Wednesday, December 1, 2010
The Context Of Time: A Brief Refelction on Luke 3:1-6
I was preparing a bible study on Luke 3 for Studentsoul yesterday and was rather taken by Darryl Bock’s reflection on Luke3:1-6. He commented that verses 1-3 puts John the Baptist and the beginning of Jesus ministry into its political historical setting. Starting with Tiberius Augustus and working through the political and religious structure of Palestine at the time. Then verse 4-6 a quote from Isaiah, puts John the Baptist in the context of biblical promise. It got me wondering about the fact we find ourselves in two interwoven strands of history, world history and salvation history. My bible reading for this morning (in my 'One Year Bible' bible) was from Daniel 9. It starts gain by outing Daniel in the historical context of Darius the son of Xerxes being the ruler over Babylon. But Daniel is also aware that it is a different time in history as well. He looks at the prophet Jeremiah and sees that the 70 years of Exile that God had given Israel was coming to an end and he turns to god and prays that amidst all the moving and rising of empires and kingdoms that God would keep his gracious promise to his people and bring them back to Jerusalem.
In the midst of the whirl and swirl of change, the rise and fall of empires and systems, ideologies holding away and falling away even times like when change itself has changed as Leonard Sweet says that sociologists use terms now like churn and blur and things don’t just change they morph it is good to know that amidst that seeming chaos that God is sovereign and his salvation history is being worked out as well.

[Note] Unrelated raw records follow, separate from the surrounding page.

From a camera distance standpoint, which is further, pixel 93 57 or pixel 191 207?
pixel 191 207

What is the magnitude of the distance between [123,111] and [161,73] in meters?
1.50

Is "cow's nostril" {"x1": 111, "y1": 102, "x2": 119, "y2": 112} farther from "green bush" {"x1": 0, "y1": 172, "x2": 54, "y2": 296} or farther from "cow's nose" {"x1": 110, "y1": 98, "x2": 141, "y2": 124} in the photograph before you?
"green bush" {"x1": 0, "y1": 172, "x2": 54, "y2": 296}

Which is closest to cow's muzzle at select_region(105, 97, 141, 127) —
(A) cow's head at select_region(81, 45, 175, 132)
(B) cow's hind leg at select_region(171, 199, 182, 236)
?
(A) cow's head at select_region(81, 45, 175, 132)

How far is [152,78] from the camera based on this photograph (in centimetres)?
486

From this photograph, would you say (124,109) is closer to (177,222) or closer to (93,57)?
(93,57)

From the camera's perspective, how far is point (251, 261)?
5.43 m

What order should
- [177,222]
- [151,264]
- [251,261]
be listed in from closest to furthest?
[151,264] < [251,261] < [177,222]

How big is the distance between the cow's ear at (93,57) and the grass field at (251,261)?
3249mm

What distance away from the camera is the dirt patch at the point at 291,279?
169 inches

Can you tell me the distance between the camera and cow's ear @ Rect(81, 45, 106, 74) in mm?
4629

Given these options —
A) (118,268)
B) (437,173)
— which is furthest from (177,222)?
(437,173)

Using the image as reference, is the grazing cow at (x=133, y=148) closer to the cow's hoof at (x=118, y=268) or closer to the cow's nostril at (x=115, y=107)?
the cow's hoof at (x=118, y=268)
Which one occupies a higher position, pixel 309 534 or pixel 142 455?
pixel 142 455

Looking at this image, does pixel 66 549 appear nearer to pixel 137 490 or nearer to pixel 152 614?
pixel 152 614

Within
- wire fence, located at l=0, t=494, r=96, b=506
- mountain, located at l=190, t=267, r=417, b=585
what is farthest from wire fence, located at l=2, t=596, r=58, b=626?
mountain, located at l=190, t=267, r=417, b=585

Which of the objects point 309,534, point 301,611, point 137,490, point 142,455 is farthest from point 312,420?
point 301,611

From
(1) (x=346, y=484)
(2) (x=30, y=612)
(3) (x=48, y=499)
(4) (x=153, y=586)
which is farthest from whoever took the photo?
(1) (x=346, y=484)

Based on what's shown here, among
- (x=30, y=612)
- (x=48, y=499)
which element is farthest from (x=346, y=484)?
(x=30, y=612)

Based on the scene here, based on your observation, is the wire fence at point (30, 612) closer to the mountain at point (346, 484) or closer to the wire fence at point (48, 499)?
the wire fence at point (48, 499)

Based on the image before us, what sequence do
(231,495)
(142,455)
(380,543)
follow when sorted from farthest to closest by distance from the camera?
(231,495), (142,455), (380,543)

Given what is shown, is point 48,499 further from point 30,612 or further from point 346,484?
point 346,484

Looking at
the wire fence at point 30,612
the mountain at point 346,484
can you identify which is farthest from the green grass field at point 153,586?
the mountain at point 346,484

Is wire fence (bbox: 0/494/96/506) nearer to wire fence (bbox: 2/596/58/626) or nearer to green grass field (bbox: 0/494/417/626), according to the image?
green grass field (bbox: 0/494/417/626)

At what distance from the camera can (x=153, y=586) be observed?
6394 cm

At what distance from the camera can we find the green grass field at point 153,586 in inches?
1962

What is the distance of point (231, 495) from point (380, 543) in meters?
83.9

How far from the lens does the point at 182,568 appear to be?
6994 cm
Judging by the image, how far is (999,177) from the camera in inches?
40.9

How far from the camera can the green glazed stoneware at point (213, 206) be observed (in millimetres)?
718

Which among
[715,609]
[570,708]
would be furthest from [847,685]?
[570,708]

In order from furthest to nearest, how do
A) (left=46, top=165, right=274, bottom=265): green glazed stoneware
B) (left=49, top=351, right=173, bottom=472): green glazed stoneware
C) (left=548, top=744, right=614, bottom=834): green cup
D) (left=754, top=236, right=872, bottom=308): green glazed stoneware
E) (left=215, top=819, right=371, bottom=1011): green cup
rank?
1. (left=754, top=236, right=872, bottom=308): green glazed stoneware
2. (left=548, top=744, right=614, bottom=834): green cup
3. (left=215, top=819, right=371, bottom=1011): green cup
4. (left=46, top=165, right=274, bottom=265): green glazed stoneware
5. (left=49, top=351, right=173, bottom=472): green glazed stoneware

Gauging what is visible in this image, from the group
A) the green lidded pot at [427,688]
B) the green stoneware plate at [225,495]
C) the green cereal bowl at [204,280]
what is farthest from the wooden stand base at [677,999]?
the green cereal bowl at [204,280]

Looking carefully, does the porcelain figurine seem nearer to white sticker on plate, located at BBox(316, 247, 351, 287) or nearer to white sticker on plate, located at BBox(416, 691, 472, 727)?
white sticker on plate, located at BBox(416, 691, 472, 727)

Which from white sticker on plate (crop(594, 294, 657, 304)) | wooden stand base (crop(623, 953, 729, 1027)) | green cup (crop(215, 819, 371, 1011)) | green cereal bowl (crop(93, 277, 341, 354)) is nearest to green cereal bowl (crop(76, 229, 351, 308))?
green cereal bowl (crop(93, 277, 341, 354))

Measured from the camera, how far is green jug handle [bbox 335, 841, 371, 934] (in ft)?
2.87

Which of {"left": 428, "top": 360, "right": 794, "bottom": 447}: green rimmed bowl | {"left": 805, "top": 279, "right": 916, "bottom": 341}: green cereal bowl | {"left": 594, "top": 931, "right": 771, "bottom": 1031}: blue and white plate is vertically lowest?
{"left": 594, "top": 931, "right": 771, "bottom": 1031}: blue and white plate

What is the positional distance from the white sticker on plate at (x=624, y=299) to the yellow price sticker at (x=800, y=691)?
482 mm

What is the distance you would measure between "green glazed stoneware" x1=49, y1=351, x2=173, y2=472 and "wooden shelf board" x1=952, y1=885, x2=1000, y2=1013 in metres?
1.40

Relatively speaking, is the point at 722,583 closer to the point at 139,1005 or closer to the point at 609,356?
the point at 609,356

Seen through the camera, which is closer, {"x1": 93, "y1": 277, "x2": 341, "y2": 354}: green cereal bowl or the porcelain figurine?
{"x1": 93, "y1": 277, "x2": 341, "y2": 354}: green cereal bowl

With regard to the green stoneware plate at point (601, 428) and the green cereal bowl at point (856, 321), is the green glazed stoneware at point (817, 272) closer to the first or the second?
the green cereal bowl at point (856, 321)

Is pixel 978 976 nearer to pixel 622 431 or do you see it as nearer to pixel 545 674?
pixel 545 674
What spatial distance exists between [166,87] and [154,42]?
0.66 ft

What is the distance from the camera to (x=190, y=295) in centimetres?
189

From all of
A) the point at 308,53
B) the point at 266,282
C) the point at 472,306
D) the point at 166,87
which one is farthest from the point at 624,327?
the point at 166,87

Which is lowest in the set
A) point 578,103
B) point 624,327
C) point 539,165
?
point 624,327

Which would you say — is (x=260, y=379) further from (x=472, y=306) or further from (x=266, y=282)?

I guess the two terms for time in the Greek language of the New Testament bring out these two senses of time. Kronos meaning physical time and Kairos meaning season or as it has been adopted in some Christian quarters as meaning God’s time. While the fractal clock that accompanies this post would show time as an ever repeating pattern Christians believe we live in the reality of both times as they enviably flow to a God ordained conclusion.